- **Passage for review**:
----

Our Journey
The story of how it all started. And what you can expect in 2026.
“When you find what you are meant to do in life, for heaven’s sake, just keep doing it.” - Doomberg
The story of how environMENTAL came to exist is something about which we have never written. On the eve of a New Year, having just quietly celebrated our third birthday, we thought the story might be a good way to end the year.
For nearly 15 years starting around 2005, the western world shifted its priorities from the very real, immediate, and pressing environmental problems (soil, air, surface water, groundwater) on which great progress had been made over the preceding two decades. Under the growing pretense that “climate change” is an existential crisis and “sustainability” will solve it as well as all the world’s other environmental problems, they became the new focus. The majority of environmental professionals went along with it.
A few had done the requisite homework to understand the risks, tradeoffs, costs, and benefits of the proposed “solution” set, and held deep convictions that this redirection was necessary if not critical. Many accepted the “consensus” science without bothering to read any of it, and simply saw a new, politically popular revenue opportunity across the multi-disciplinary environmental industry, without the least bit of understanding of the costs and consequences.

----

- **Given information**:

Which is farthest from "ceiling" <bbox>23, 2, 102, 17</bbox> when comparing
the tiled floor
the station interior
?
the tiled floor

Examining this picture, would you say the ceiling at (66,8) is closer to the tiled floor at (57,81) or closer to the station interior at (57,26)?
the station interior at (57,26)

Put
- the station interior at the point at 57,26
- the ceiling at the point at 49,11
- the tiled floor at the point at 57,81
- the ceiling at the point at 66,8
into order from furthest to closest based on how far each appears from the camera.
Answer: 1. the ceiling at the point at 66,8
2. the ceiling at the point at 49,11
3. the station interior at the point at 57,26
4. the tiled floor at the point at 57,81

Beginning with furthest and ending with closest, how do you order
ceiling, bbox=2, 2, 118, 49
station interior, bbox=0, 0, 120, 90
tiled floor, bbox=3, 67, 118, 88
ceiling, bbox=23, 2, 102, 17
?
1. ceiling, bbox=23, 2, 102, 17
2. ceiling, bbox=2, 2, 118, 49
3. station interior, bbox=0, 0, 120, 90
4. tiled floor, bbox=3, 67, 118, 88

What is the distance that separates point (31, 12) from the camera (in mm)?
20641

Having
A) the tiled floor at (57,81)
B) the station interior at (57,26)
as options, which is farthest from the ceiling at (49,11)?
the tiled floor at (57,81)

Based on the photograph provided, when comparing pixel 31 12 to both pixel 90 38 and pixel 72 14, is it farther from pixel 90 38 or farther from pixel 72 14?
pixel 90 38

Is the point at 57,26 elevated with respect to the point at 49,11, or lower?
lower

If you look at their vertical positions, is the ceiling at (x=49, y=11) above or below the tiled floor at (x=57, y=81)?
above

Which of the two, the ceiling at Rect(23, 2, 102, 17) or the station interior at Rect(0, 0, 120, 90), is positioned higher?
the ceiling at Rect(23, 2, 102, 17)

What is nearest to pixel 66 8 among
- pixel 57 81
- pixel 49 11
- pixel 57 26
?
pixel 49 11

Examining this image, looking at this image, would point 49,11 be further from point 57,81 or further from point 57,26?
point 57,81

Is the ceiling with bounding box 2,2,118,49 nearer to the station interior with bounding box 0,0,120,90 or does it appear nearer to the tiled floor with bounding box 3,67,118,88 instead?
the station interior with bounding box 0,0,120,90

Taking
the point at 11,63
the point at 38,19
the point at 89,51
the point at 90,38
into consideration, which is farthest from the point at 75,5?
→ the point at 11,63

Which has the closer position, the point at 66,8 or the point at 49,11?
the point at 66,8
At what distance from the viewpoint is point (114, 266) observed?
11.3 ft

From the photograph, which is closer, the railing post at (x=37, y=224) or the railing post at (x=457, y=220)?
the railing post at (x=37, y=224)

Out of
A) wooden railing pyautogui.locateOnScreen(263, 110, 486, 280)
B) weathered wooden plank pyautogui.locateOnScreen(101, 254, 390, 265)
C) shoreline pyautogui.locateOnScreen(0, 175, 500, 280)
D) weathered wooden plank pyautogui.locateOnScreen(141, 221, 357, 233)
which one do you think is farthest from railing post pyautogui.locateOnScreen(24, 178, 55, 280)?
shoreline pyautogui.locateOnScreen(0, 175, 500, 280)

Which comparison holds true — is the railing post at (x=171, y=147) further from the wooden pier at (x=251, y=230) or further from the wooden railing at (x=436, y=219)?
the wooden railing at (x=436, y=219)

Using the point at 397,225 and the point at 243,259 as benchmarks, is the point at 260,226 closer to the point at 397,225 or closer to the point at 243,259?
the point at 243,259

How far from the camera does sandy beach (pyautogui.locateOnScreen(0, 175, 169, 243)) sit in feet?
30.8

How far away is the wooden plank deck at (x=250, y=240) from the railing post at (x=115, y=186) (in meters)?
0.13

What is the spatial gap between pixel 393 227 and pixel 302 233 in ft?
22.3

----

- **Work task**: Continue the piece on how environMENTAL came to exist, starting right after its final paragraph. The items stand apart from the piece on how environMENTAL came to exist.

- **Task result**:
Seven of us, all experienced professionals across a variety of environmental disciplines, quietly watched these developments push unresolved, serious domestic environmental problems with much lower costs and higher returns on investment down the list of priorities. “Climate” and “sustainability” were the new paradigm, hydrocarbon energy was its target, “environmentalism” was its political tool, and computer modeled bastardizations of economics and physics were its scientific justification.
Even worse than shifting the focus from clean air, soil, and water was the stark realization that the priority change was – and is – a threat to ~7 billion people’s ability to reach our living standards, and to the backbone of humanity’s incredible and continuous progress over the last two centuries: affordable, reliable, abundant, on-demand energy.
But what to do about it was a question that we all struggled with for the next decade. The fear mongering, legislated non-solutions, and greenwashing that increased rapidly in the twenty-teens exacerbated our consternation. For me, it became a part-time obsession.
When Covid-19(84) hit in the spring of 2020, I was five years away from retirement. But I was still thinking about how to put my experience, time, energy, and passion into something that might contribute to changing modern “environmentalism’s” wayward drift once that day came in 2025.
I quickly dismissed the idea of starting a non-profit to produce research to help policymakers push back against the prevailing climate, energy and environmental narratives and policies with data, facts, reason, logic. But donors would a grantee to carry their political water, making editorial independence nearly impossible, and attacks claiming research work was biased by its funding sources by those wishing to defend the new “climate/sustainability” paradigm, ironic as it may be, was inevitable.
On a warm evening in late May of 2022, still ruminating on all of this, a neighbor (and former Wall Street trader) with whom I had occasionally discussed these frustrations emailed me an article shortly after walking our dogs together. That’s the day everything changed.
The clip art chicken logo belied the content. The tagline “Chicken Little gets a Bloomberg Terminal” was catchy and better hinted at what was to come.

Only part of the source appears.